- _Source extract_:
3. Pray that the Lord would send more labourers.  We must be on the lookout for future elders, we must train and nurture men who are gifted, and we must call them to serve. We are always to be sensitive to the leading of God, and if he should raise up a man or men who are clearly gifted and called, we must be ready to submit to Him. It is our prayer as elders, and I want to ask that you make it your own also, that the Lord of the harvest would indeed raise up such men to help shoulder the responsibility and privilege of the eldership.

 

4. You must submit to your elders. Look at the first half of verse 5. “Young men, in the same way be submissive to those who are older.” Now, that is not a great translation. What the text actually says is, ‘Young men, or better perhaps, younger people, be submissive to the presbuteroi, to the presbyters, the elders.’  Peter uses the same term for elder that he used in verse 1, and there is no reason to break the flow of thought from the previous verses at all. Peter is still on the theme of elders and he wants to show what we should do to respond to them. And specifically he singles out young people. Now we are a comparatively young congregation by and large, and there are is at least one young elder too, so you can rest assured that here, if nowhere else, I know whereof I speak!

- _Collected data_:
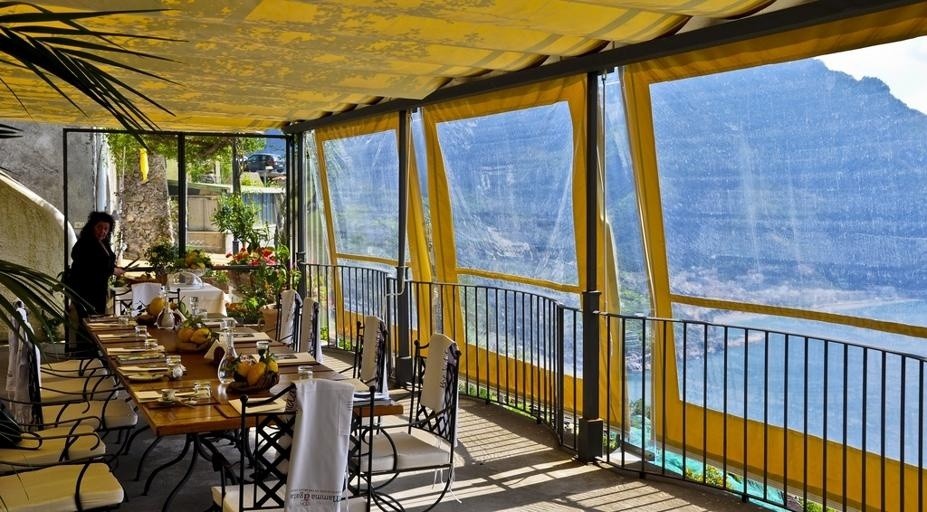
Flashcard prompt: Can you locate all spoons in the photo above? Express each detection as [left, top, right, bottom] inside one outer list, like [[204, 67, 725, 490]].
[[172, 397, 195, 409]]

- _Task requirements_:
1 - Please set down the part of the sermon excerpt on elders between "4. You must" and "whereof I speak!", inclusive.
2 - Answer these from the sermon excerpt on elders:
(a) What should the Lord of the harvest raise up such men to help shoulder?
(b) Which half of which verse does the excerpt ask readers to look at?
(c) What Greek term does the excerpt give for the elders whom younger people should submit to?
3 - Summarize the sermon excerpt on elders in two sentences.
The data above comes from a separate source.

- _Answers by task_:
1 -
4. You must submit to your elders. Look at the first half of verse 5. “Young men, in the same way be submissive to those who are older.” Now, that is not a great translation. What the text actually says is, ‘Young men, or better perhaps, younger people, be submissive to the presbuteroi, to the presbyters, the elders.’  Peter uses the same term for elder that he used in verse 1, and there is no reason to break the flow of thought from the previous verses at all. Peter is still on the theme of elders and he wants to show what we should do to respond to them. And specifically he singles out young people. Now we are a comparatively young congregation by and large, and there are is at least one young elder too, so you can rest assured that here, if nowhere else, I know whereof I speak!

2 -
(a) The responsibility and privilege of the eldership.
(b) The first half of verse 5.
(c) Presbuteroi.

3 - The sermon excerpt asks the congregation to join the elders in praying that the Lord will raise up gifted men to share the eldership, and it urges them to watch for, train, and call such men. It then says younger people must submit to their elders, explaining that verse 5 uses the same term for elder as verse 1 and keeps to the theme of how to respond to elders.